Lors de sa communication, le 20 décembre, le président de la Céni, Corneille Nangaa, motivait le report des élections au 30 décembre par la situation d’insécurité créée dans la province du Bandundu où ont éclaté des violences meurtrières entre les communautés Tende et Nunu ; la persistance de la maladie d’Ebola dans la province de Maï Ndombe ; le complément du matériel électoral rendu nécessaire à la suite de l’incendie du dépôt d’un important lot d’accessoires à Kinshasa.

A l’impossible nul n’est tenu, pourrait-on dire mais la question se pose à présent de savoir si le délai de sept jours suffira à réunir toutes les conditions susceptibles de voir se dérouler les élections dans un climat apaisé. La traversée signalée de Kinshasa vers Brazzaville de plusieurs familles parmi lesquelles des diplomates à l’approche du rendez-vous avorté du 23 décembre a alerté sur les appréhensions des partenaires et voisins de la RDC.

Non seulement la campagne électorale a alimenté les tensions entre les principaux candidats à la présidentielle et leurs partisans, mais sa suspension à Kinshasa avant son terme réglementaire par le gouverneur de la ville qui invoquait des raisons de sécurité a plus dessiné les contours de ce que pourrait être la période d’attente des résultats du scrutin majeur. Les réseaux sociaux aidant, elle pourrait donner lieu à une avalanche de proclamations qui ne seront pas toujours de nature à calmer les esprits.

L’option qui vaille du côté de la Céni, pour mieux amorcer cette semaine plus que cruciale qui commence ce lundi 24 décembre, est de s’assurer que le matériel électoral en commande rentrera comme prévu ; qu’il sera ensuite acheminé à temps là où il doit être déployé. Il n’est pas évident qu’elle porte sur elle la charge de ramener le calme dans la province du Bandundu car, cette mission est du ressort des pouvoirs publics.

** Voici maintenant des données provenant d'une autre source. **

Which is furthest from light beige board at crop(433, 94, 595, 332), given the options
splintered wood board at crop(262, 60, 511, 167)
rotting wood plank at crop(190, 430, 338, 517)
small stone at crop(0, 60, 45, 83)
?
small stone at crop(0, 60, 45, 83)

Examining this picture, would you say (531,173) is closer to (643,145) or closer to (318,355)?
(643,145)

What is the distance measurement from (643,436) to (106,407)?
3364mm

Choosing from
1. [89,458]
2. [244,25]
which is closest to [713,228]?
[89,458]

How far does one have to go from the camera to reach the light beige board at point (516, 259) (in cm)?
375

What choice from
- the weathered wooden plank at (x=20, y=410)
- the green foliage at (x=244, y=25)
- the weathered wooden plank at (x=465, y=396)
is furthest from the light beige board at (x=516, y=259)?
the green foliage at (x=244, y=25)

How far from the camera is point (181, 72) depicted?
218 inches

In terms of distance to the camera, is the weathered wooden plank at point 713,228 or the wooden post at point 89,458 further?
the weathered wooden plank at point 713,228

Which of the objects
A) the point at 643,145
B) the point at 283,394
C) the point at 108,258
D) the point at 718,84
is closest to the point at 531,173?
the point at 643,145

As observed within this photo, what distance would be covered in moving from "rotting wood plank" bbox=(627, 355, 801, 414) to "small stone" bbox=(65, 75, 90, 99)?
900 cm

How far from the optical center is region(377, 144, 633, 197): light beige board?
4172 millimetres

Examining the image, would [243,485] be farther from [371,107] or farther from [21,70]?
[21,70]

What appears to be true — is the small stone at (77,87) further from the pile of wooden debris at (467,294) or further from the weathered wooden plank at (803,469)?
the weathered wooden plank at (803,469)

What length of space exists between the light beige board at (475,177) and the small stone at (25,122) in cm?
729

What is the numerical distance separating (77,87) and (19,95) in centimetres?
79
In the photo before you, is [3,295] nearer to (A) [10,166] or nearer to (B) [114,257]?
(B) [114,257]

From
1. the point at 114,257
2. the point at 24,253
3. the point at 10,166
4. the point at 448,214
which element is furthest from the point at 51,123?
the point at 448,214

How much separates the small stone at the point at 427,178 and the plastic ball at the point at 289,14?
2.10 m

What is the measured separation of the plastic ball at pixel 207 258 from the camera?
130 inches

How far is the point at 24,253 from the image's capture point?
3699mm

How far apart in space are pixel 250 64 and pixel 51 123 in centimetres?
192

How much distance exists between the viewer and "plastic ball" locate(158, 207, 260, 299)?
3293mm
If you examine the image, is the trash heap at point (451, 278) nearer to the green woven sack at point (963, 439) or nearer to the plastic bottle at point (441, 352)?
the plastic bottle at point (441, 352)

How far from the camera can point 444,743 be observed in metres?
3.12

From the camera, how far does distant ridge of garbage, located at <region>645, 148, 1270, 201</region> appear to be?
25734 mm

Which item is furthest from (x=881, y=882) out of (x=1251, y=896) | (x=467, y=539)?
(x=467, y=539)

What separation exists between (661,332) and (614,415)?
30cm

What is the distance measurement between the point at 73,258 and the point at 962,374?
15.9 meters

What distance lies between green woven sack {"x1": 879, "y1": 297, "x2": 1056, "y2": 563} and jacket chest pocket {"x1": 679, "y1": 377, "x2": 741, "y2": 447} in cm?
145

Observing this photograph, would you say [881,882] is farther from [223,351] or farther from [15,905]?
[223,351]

Les milliers d’électeurs potentiels pris dans la tourmente des altercations sanglantes de Yumbi, qui ont gagné le Congo voisin, ne seront certainement pas concernés par les opérations de vote. Il en sera de même, peut-être, de ceux ou celles qui se trouveraient dans les zones de prévalence d’Ebola.

Tout compte fait, la Céni est attendue dans la semaine qui va suivre plus sur sa capacité à rendre disponible le matériel électoral que sur les questions, bien entendu réelles (insécurité à Bandudu et Ebola), qui relèvent de la compétence de l’Etat. Si ces questions s’avèrent incontrôlables dans les sept jours à venir et pèsent négativement sur le processus électoral, s’installera une période d’incertitudes peu recommandable dans le moment présent où la RDC aborde sa première alternance pacifique depuis son indépendance, le 30 juin 1960. Prions que le 30 décembre porte chance à ce pays.